BRIEF DESCRIPTION OF THE FIGURES

[0019] The invention will be better understood and other details, features and advantages of the present invention will become more clearly apparent on reading the following description given by way of nonlimiting example and with reference to the appended drawings, in which:

• figures 1 to 5 are highly diagrammatic part-sectional views of a gas-operated fixing tool and illustrate steps of the method of operating it,
• figure 6 is a view similar to those of figures 1 to 5 showing a variant gas-operated fixing tool,
• figure 7 is a partially cutaway diagrammatic perspective view of an elastically deformable member for a tool according to the invention, and
• figures 8 and 9 are views similar to those of figures 1 to 5 showing embodiments of the invention.

DETAILED DESCRIPTION

[0020] Figures 1 to 5 illustrate a first embodiment of a fixing tool 10 not according to the present invention.

[0021] The fixing tool 10 is highly diagrammatically and partially represented in the drawings. This tool 10 includes a casing (not shown) in which is located an internal combustion engine equipped with at least two chambers: a combustion chamber 12 and a working chamber 14. A variant embodiment could include an additional precombustion chamber.

[0022] The combustion chamber 12 is intended to receive a mixture of air and fuel. Fuel 16 is fed via an injection member from a fuel gas cartridge (not shown). In practise the combustion chamber 12 receives an air-fuel mixture ignited by a spark plug 17 or the like.
══════════
Using the fixing-tool description above, decide whether each statement agrees with it: (a) figures 1 to 5 show an embodiment of the present invention; (b) a spark plug or the like ignites the air-fuel mixture in the combustion chamber; (c) the drawings show the tool's casing. For each statement, give yes or no and quote the deciding words.

▶ _Collected material_
══════════
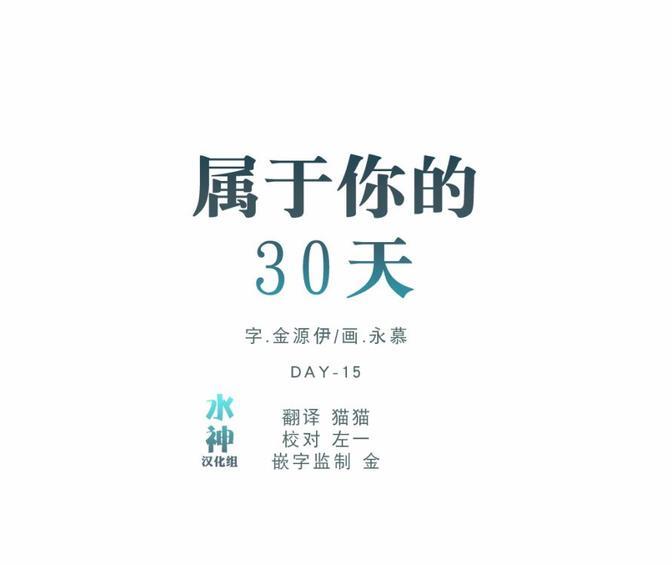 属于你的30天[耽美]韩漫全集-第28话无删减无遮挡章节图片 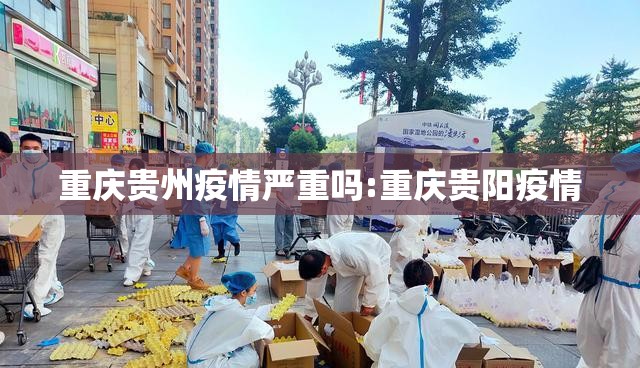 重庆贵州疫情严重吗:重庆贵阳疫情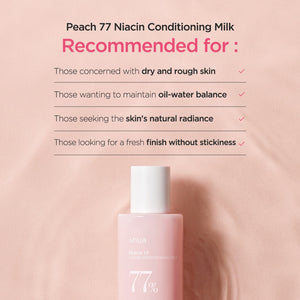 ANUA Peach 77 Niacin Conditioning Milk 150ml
══════════
▶ _Result of the task_
(a) No: "Figures 1 to 5 illustrate a first embodiment of a fixing tool 10 not according to the present invention."
(b) Yes: "the combustion chamber 12 receives an air-fuel mixture ignited by a spark plug 17 or the like."
(c) No: "This tool 10 includes a casing (not shown)"